How to Port Your Phone Number

Check your current phone contract. It may stipulate early termination fees or require that your account is current. Don't end your service before contacting the new company; it must be active at the time the number is ported. When you are ready to begin the process of porting your number:

  1. Call the new company to start the porting process. The new carrier is not required to accept your ported number, but most do to acquire a new customer.

  2. If you want to keep your existing smartphone, give the new provider its ESN/IMEI number. Not all phones are compatible with every company. 

  3. Give the new company your 10-digit phone number and other information it requests (often the account number and password or PIN).

  4. The new company contacts your existing company to handle the porting process. You don't need to do anything, except possibly confirm with your existing carrier that you wish to port the number. Your old service is canceled when the porting is complete, unless your contract stipulates that the contract endures—if it does, you'll be assigned a new number from the carrier's pool.

  5. You may receive a closing statement from your old provider.

If you are porting from one wireless provider to another, you should be able to use your new phone within hours. If you are porting from a landline to a wireless provider, the process may take a couple of days. A landline long-distance package won't move with you to a wireless provider, but long-distance can be included in your new contract. Text messaging services usually take longer to make the transition from one phone to another. Allow three days.

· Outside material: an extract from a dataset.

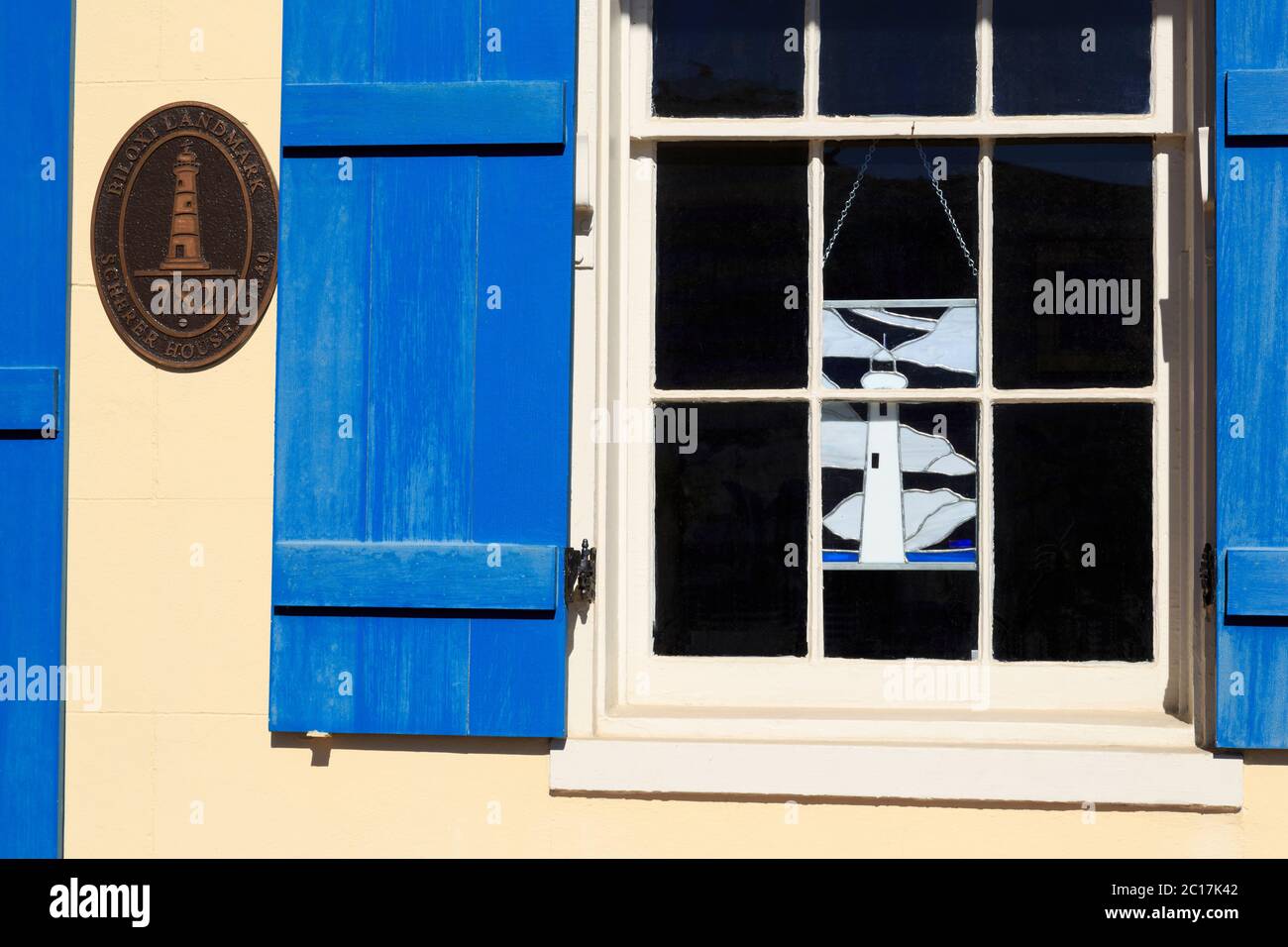 Fenster im Mary Mahoney Walkway Historic District, Biloxi, Mississippi, USA Stockfoto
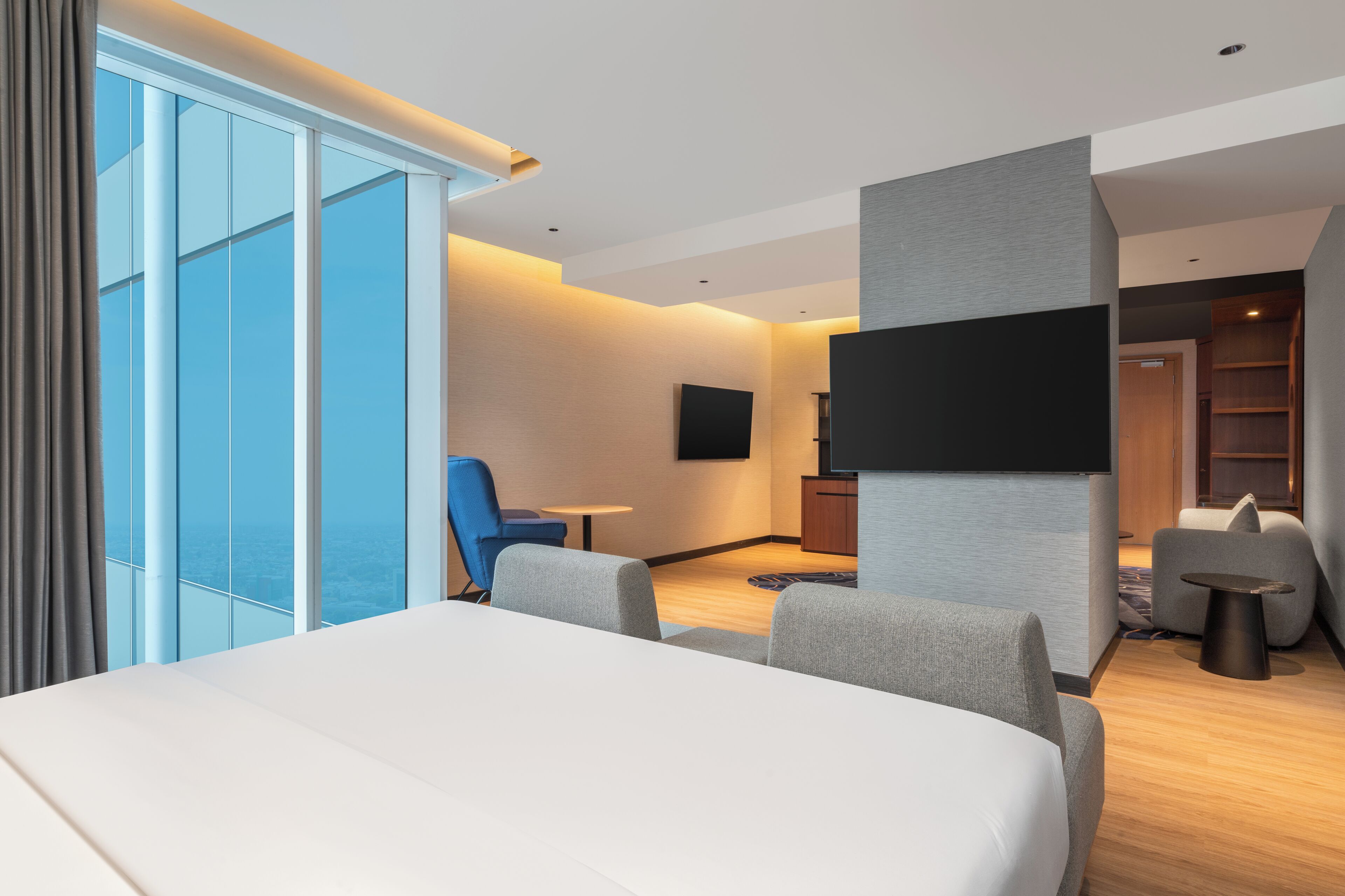 Suite familiare, 1 letto king con divano letto, vista piscina | Biancheria da letto di alta qualità, postazione laptop, Wi-Fi gratuito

Does It Cost to Port a Number?

Legally, companies can charge you to port your number. Contact your current provider to find out what it charges, if anything. You can request a waiver, but each company has different regulations. That said, no company can refuse to port your number just because you have not paid a porting fee. For that matter, despite pressure from customer-service agents, the company cannot legally refuse to port your number even if you are behind on your payments to your current provider. You remain liable for the debt though, even after the number transfer.

Special Considerations

Because different countries have different forms of regulation and infrastructure, you often cannot port a number between countries. In addition, in the United States, some special area codes (including toll-free exchanges like 800, 888, 855, 844 and 833, or high-toll exchanges like 900) may require different transfer procedures.

Porting specifically landline numbers between area codes may prove more difficult, given that in some parts of the country, the infrastructure may not be well-suited—or the local carrier too small—to manage out-of-area ports on PSTN (copper wire) lines.

A Voice-over-IP phone port between VoIP services is generally less of a hassle because the "device" is just an Internet connection. Your geography is not a salient condition. As long as the VoIP provider services the country of your original number, you should be able to port that number to the new provider.